Cyprus Attorney-General George Savvides appointed a four-member investigating committee on Monday to look into all citizenships granted to foreign investors since 2007 when the maligned scheme was launched.
Savvides appointed the former president of the Supreme Court Myron Nicolatos as head of the committee with former top judge Costas Pambalis, deputy auditor-general Kyriacos Kyriacou and financial ombudsman Pavlos Ioannou.
The committee has been commissioned to investigate whether all laws, criteria and conditions in force at the time had been applied when passports were granted between 2007 and August 17, 2020.
According to its mandate, the committee will have to complete its probe within three months though it can ask for an extension if necessary.
The spotlight fell on the ‘golden passports’ scheme as a series of unflattering articles and videos were published by global media outlet Al Jazeera last month which essentially portrayed Cyprus as selling passports to criminals for cash.
The expose was based on the leak of over 1,400 documents related to the investment scheme, obtained by Al Jazeera, which in photos, appear to bear the seal of the Cyprus Parliament.
In an earlier response, the Cyprus government refuted Al Jazeera’s claims as propaganda, with Interior Minister Nicos Nouris arguing they only served to damage the island’s economy and reputation through “deception” and “false information”.
The government had accused the Qatar-based broadcaster of engaging in propaganda and seeking to smear the island’s reputation, citing its political ties with Turkey.
Police have also launched an investigation into the source of the leak, which some suggested was a politician.

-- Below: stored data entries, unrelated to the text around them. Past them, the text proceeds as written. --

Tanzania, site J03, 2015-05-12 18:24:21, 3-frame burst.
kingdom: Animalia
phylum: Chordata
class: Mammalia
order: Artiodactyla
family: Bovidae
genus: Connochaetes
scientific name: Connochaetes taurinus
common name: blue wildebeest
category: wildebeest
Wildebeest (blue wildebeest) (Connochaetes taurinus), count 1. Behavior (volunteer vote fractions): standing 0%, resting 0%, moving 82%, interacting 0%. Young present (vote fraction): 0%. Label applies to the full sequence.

However, when police officers sought certain documents from parliament, House officials refused to hand them over citing the legislature’s immunity.

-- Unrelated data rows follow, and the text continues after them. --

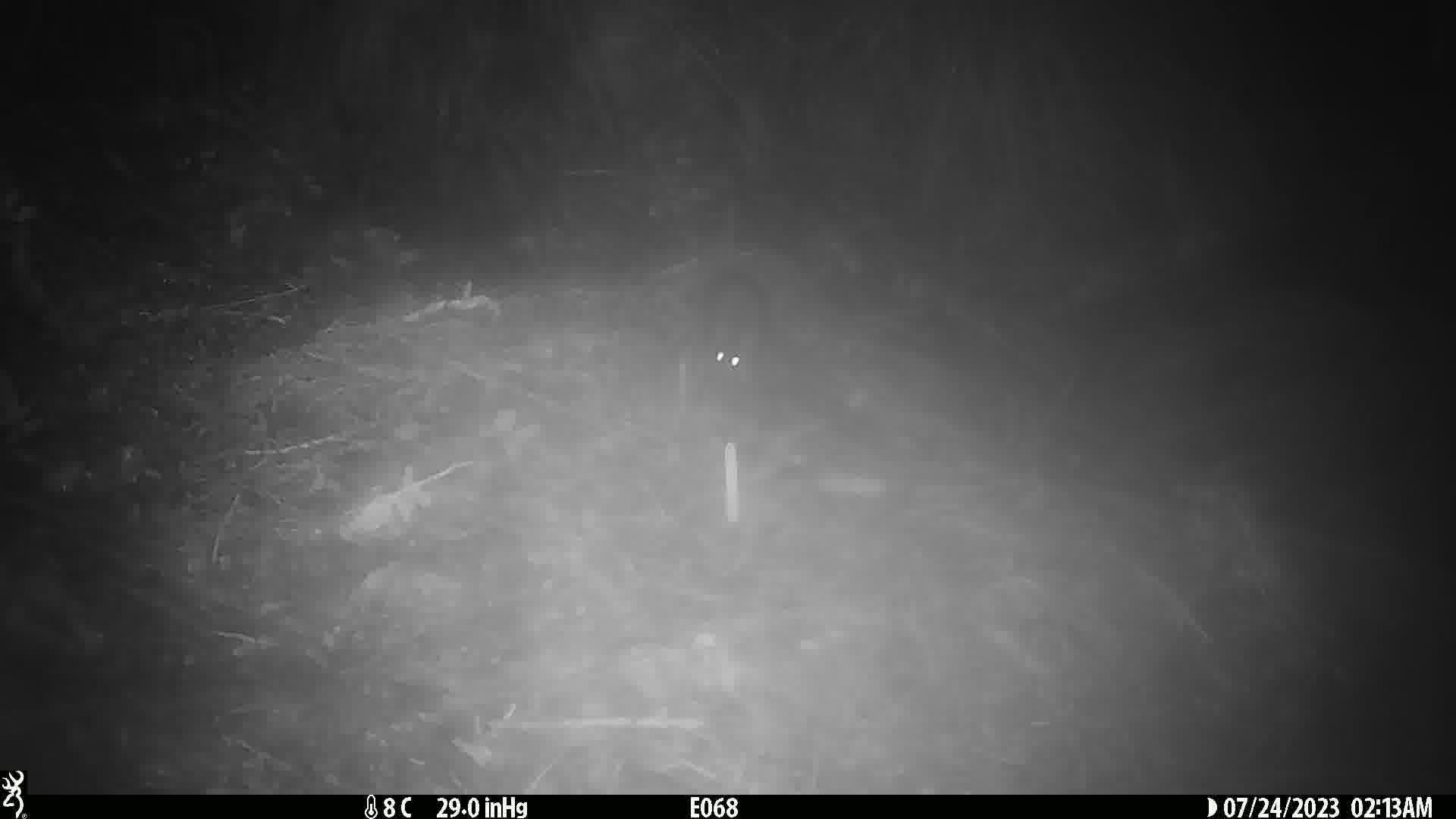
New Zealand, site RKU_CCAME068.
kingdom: Animalia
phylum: Chordata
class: Mammalia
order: Rodentia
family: Muridae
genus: Rattus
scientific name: Rattus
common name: rat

MPs had asked for the legal opinion of three lawyers on the matter. Similarly, the Interior Ministry has refused to hand over certain files to the auditor general.

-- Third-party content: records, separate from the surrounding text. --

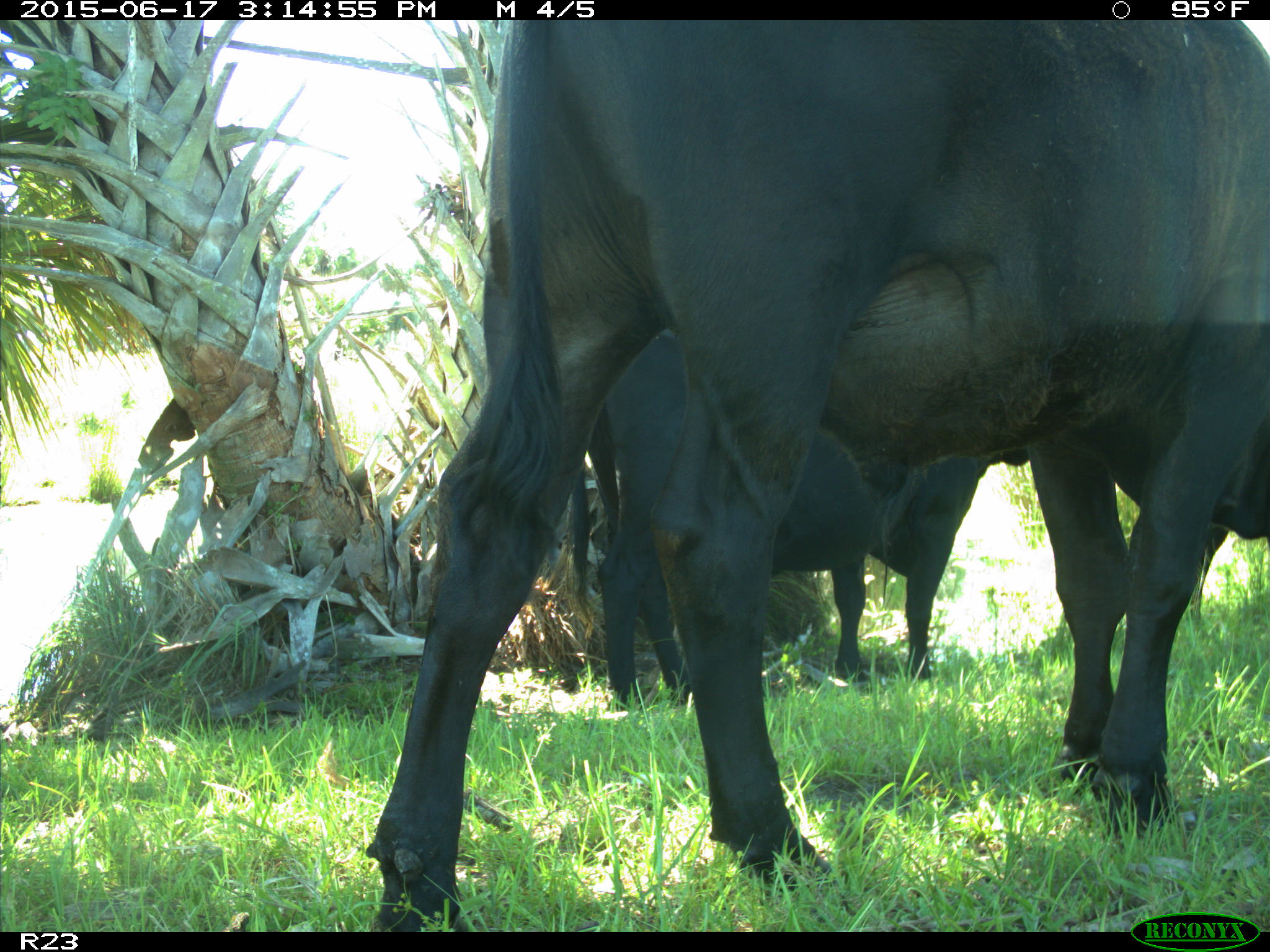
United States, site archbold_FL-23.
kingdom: Animalia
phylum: Chordata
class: Mammalia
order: Artiodactyla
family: Bovidae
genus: Bos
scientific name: Bos taurus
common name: domestic cow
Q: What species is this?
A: Bos taurus (domestic cow).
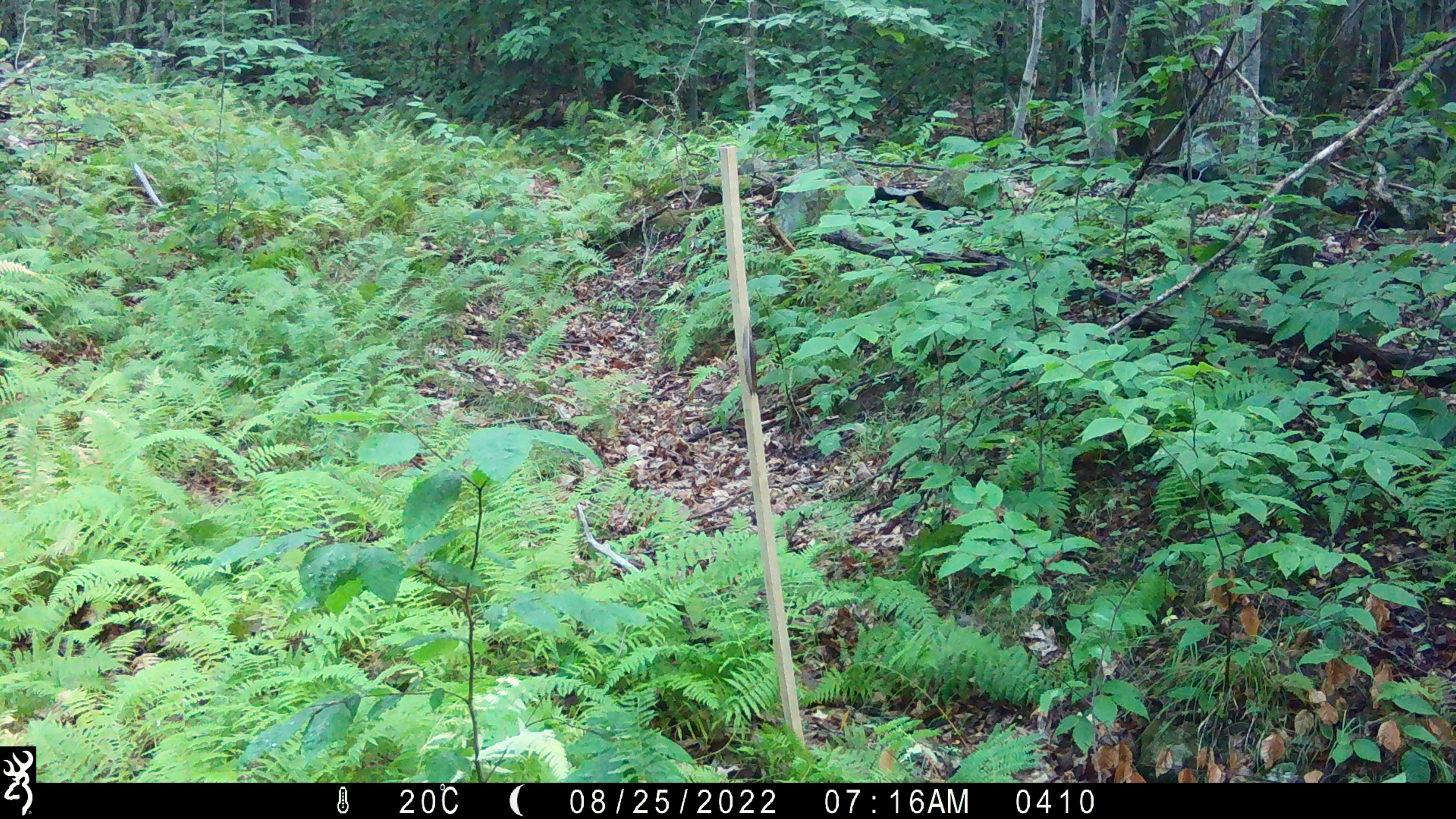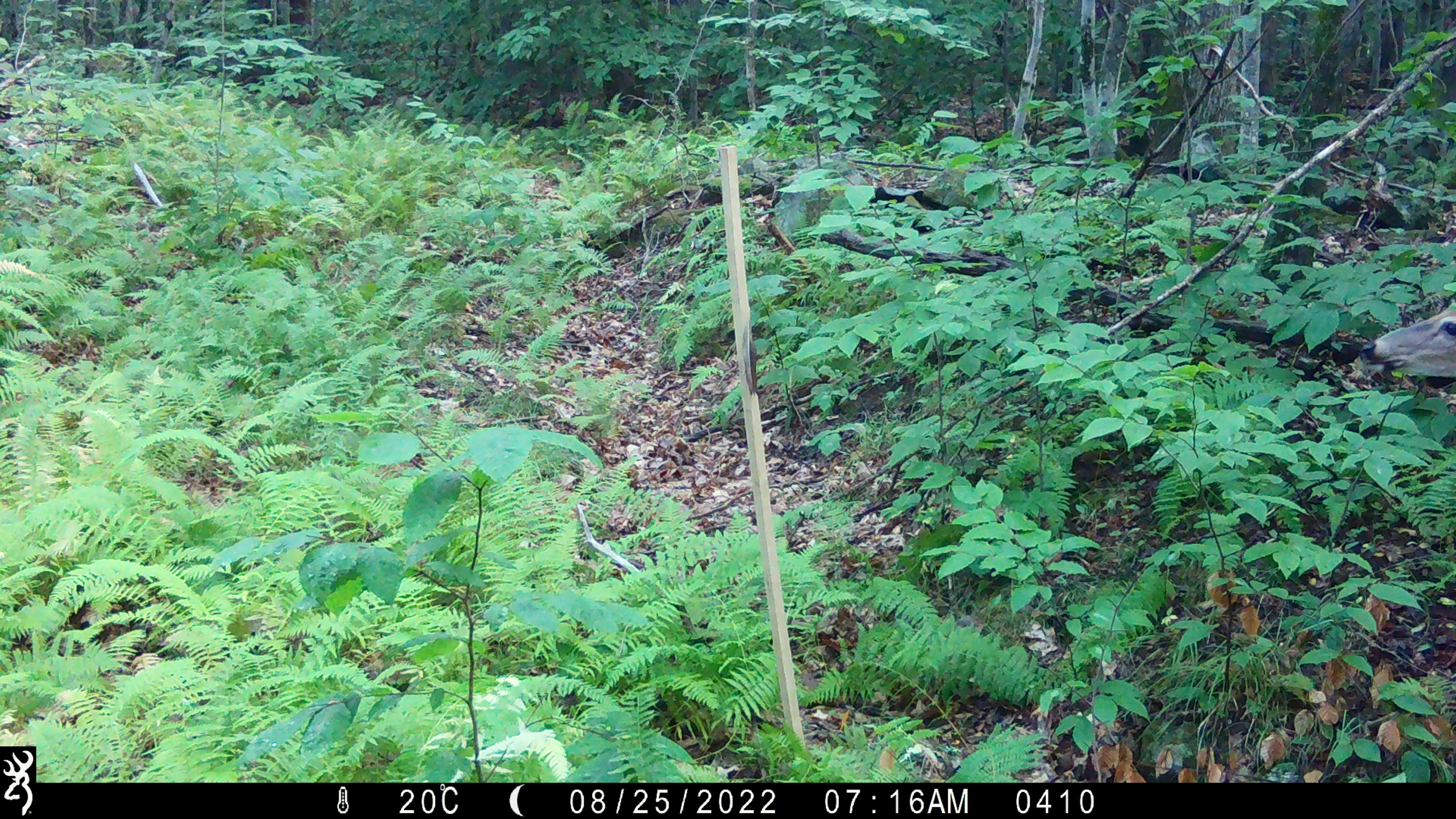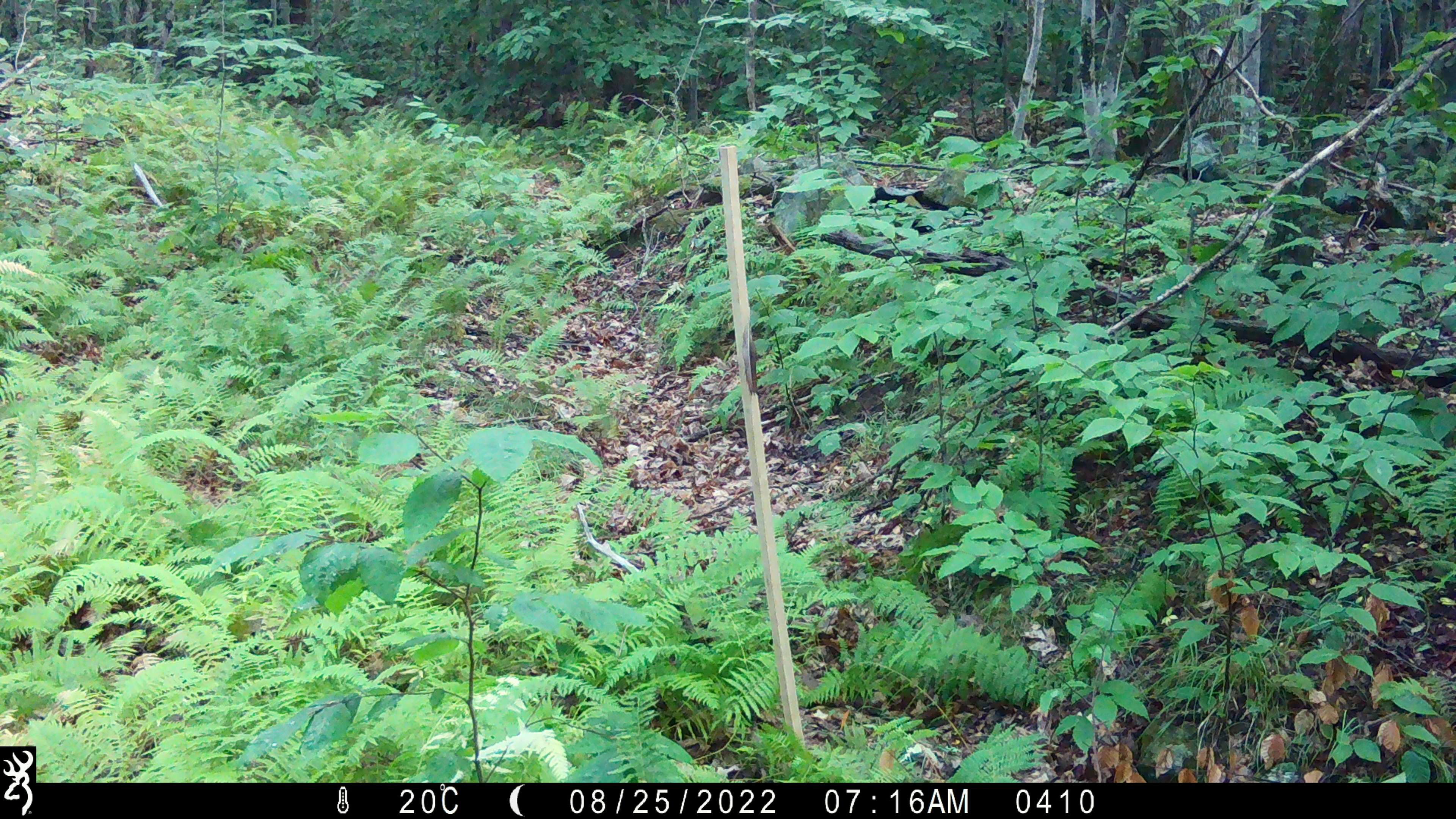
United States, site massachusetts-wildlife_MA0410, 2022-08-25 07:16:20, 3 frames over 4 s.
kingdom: Animalia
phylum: Chordata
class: Mammalia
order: Artiodactyla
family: Cervidae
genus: Odocoileus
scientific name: Odocoileus virginianus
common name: white-tailed deer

Τhe office of the Auditor General, Odysseas Michaelides has also launched a probe into the programme, to determine whether the state lost money in the form of taxes or other fees. He requested files regarding a number of foreign investors from the Interior Ministry.
The ministry has asked for the Attorney General’s opinion on the matter.
The fate of the Auditor General’s probe is unclear after the launch of the committee which includes a representative from Michaelides’ office.
Cyprus will now re-examine the cases of all roughly 4,000 people who successfully applied for a Cypriot passport under the investment scheme since 2007.
The scheme was upgraded in 2013, generating around €7 bln to the economy.